## THE EXERCISE
Rewrite as a numbered list the records that run from the line containing "Within the shown scene, from" through the end of the records, both ends included, and leave out the blank lines.

## DATA LINES
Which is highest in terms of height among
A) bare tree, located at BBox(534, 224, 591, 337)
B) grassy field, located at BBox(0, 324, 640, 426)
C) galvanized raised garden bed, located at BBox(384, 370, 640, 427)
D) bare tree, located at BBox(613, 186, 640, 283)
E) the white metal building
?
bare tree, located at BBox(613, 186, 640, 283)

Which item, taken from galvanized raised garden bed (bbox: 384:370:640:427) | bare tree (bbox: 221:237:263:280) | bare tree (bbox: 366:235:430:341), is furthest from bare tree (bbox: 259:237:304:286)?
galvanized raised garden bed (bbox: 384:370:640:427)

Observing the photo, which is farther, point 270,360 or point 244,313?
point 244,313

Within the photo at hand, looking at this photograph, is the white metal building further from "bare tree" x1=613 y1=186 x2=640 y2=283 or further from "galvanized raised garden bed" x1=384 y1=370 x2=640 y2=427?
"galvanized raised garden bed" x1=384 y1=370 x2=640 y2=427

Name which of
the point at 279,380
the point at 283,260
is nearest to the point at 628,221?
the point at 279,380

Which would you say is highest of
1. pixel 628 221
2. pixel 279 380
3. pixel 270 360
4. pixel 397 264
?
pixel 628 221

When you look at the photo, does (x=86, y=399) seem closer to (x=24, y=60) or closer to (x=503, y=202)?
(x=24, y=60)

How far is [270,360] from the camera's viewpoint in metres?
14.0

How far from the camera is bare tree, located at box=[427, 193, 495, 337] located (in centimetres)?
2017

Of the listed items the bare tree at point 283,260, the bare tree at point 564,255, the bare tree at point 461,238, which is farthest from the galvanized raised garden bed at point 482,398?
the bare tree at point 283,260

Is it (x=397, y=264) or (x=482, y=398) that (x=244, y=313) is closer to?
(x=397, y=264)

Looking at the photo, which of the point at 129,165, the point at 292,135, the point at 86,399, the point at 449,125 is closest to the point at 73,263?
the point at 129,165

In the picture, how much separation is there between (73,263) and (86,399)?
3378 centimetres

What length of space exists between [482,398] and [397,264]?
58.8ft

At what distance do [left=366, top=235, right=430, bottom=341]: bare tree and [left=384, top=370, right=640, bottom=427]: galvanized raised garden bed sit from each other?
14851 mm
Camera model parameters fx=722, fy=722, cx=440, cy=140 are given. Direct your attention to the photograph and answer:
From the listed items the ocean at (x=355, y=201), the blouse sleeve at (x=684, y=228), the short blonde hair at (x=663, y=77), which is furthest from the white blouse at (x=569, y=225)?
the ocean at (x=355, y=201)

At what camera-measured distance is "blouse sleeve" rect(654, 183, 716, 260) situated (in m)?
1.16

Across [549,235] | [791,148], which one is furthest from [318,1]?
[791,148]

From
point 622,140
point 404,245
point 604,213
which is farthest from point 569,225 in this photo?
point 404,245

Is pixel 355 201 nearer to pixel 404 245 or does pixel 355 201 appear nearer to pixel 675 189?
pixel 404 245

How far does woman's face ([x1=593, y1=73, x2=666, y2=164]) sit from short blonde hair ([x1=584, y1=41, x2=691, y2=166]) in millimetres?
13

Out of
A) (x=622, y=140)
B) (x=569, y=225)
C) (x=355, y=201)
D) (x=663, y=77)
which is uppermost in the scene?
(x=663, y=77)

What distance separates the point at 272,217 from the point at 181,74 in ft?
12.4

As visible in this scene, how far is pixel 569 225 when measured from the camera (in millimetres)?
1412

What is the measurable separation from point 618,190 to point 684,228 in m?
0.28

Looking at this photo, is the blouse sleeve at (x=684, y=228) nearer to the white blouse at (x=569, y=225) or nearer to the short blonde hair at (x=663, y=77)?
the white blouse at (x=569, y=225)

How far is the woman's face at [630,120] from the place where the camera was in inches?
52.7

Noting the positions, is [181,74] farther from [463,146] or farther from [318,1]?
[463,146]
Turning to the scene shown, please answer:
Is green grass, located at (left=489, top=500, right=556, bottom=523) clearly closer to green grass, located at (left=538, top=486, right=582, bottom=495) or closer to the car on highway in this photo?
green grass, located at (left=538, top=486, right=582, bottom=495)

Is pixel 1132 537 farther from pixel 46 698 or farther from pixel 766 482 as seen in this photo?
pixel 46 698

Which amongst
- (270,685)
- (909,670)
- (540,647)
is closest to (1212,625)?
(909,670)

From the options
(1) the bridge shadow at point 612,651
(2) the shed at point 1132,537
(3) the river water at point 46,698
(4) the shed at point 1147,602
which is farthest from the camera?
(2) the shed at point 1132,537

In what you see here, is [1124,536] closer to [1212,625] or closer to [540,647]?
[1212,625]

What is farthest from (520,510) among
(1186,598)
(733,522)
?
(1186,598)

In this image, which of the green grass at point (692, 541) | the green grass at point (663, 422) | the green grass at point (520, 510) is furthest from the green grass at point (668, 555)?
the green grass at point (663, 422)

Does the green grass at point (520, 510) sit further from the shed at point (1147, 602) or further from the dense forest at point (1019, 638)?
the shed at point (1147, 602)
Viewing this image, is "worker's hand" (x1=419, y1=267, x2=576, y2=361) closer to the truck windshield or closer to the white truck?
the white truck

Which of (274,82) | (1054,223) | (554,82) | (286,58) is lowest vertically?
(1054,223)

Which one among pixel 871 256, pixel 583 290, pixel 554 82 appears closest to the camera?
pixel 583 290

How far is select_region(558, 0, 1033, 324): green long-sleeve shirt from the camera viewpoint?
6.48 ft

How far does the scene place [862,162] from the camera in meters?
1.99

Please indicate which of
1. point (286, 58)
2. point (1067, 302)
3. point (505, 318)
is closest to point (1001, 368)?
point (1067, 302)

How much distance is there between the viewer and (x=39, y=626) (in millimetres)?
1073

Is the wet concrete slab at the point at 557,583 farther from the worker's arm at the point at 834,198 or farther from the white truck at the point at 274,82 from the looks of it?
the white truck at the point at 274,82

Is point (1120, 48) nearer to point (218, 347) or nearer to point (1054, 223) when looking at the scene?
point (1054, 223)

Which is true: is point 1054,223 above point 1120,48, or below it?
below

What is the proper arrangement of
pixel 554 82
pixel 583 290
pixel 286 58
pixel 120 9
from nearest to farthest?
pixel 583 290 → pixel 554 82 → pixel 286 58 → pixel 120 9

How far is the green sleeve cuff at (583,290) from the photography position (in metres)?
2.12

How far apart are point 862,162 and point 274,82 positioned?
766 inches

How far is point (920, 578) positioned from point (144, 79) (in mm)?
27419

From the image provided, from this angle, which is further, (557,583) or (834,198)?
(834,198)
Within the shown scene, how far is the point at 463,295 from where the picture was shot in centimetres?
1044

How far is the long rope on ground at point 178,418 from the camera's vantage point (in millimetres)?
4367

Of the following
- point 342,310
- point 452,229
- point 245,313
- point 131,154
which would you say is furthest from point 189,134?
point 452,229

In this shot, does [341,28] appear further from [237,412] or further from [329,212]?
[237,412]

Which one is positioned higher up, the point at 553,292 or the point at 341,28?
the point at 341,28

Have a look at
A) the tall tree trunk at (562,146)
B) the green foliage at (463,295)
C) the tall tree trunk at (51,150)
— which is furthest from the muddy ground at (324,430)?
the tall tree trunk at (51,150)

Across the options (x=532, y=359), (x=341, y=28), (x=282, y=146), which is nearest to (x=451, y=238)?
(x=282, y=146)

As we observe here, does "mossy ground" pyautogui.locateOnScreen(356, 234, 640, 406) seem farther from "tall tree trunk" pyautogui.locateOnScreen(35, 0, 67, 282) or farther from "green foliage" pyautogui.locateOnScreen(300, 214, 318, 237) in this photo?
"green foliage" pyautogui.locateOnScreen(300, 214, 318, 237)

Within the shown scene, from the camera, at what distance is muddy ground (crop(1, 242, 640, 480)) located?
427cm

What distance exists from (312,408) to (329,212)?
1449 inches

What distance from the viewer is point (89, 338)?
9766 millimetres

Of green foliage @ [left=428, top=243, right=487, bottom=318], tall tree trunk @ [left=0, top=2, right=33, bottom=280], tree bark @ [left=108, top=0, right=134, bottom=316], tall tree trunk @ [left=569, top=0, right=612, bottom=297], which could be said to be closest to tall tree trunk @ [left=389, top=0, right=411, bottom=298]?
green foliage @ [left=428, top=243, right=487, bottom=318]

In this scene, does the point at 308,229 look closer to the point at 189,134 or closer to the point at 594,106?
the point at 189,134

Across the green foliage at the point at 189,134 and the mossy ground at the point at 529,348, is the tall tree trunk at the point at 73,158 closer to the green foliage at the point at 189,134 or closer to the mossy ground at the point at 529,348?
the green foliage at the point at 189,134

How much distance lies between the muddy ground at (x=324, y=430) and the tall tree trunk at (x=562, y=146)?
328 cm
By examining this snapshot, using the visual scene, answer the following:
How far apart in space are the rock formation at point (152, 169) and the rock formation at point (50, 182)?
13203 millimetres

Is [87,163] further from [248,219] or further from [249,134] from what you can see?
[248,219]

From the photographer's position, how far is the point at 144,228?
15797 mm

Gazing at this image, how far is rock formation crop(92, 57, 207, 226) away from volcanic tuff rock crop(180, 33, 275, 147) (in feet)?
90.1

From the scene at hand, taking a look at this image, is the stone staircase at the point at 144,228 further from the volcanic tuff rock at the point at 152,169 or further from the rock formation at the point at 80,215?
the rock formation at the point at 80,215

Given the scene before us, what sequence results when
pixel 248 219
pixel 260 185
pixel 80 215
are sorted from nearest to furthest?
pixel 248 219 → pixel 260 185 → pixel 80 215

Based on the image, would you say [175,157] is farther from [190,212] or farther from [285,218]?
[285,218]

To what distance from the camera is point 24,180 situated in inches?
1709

## RESPONSE
1. Within the shown scene, from the camera, at what distance is muddy ground (crop(1, 242, 640, 480)) located?
2. 427cm
3. What distance exists from (312,408) to (329,212)?
4. 1449 inches
5. What distance from the viewer is point (89, 338)?
6. 9766 millimetres
7. Of green foliage @ [left=428, top=243, right=487, bottom=318], tall tree trunk @ [left=0, top=2, right=33, bottom=280], tree bark @ [left=108, top=0, right=134, bottom=316], tall tree trunk @ [left=569, top=0, right=612, bottom=297], which could be said to be closest to tall tree trunk @ [left=389, top=0, right=411, bottom=298]?
8. green foliage @ [left=428, top=243, right=487, bottom=318]
9. In this scene, does the point at 308,229 look closer to the point at 189,134 or closer to the point at 594,106?
10. the point at 189,134
11. Across the green foliage at the point at 189,134 and the mossy ground at the point at 529,348, is the tall tree trunk at the point at 73,158 closer to the green foliage at the point at 189,134 or closer to the mossy ground at the point at 529,348?
12. the green foliage at the point at 189,134
13. How much distance lies between the muddy ground at (x=324, y=430) and the tall tree trunk at (x=562, y=146)?
14. 328 cm
15. By examining this snapshot, using the visual scene, answer the following:
16. How far apart in space are the rock formation at point (152, 169) and the rock formation at point (50, 182)?
17. 13203 millimetres
18. Is [87,163] further from [248,219] or further from [249,134] from what you can see?
19. [248,219]
20. From the photographer's position, how far is the point at 144,228?
21. 15797 mm
22. Gazing at this image, how far is rock formation crop(92, 57, 207, 226) away from volcanic tuff rock crop(180, 33, 275, 147) (in feet)?
23. 90.1
24. From the scene at hand, taking a look at this image, is the stone staircase at the point at 144,228 further from the volcanic tuff rock at the point at 152,169 or further from the rock formation at the point at 80,215?
25. the rock formation at the point at 80,215
26. Given the scene before us, what sequence results when
27. pixel 248 219
28. pixel 260 185
29. pixel 80 215
30. are sorted from nearest to furthest?
31. pixel 248 219 → pixel 260 185 → pixel 80 215
32. Based on the image, would you say [175,157] is farther from [190,212] or farther from [285,218]?
33. [285,218]
34. To what distance from the camera is point 24,180 situated in inches?
35. 1709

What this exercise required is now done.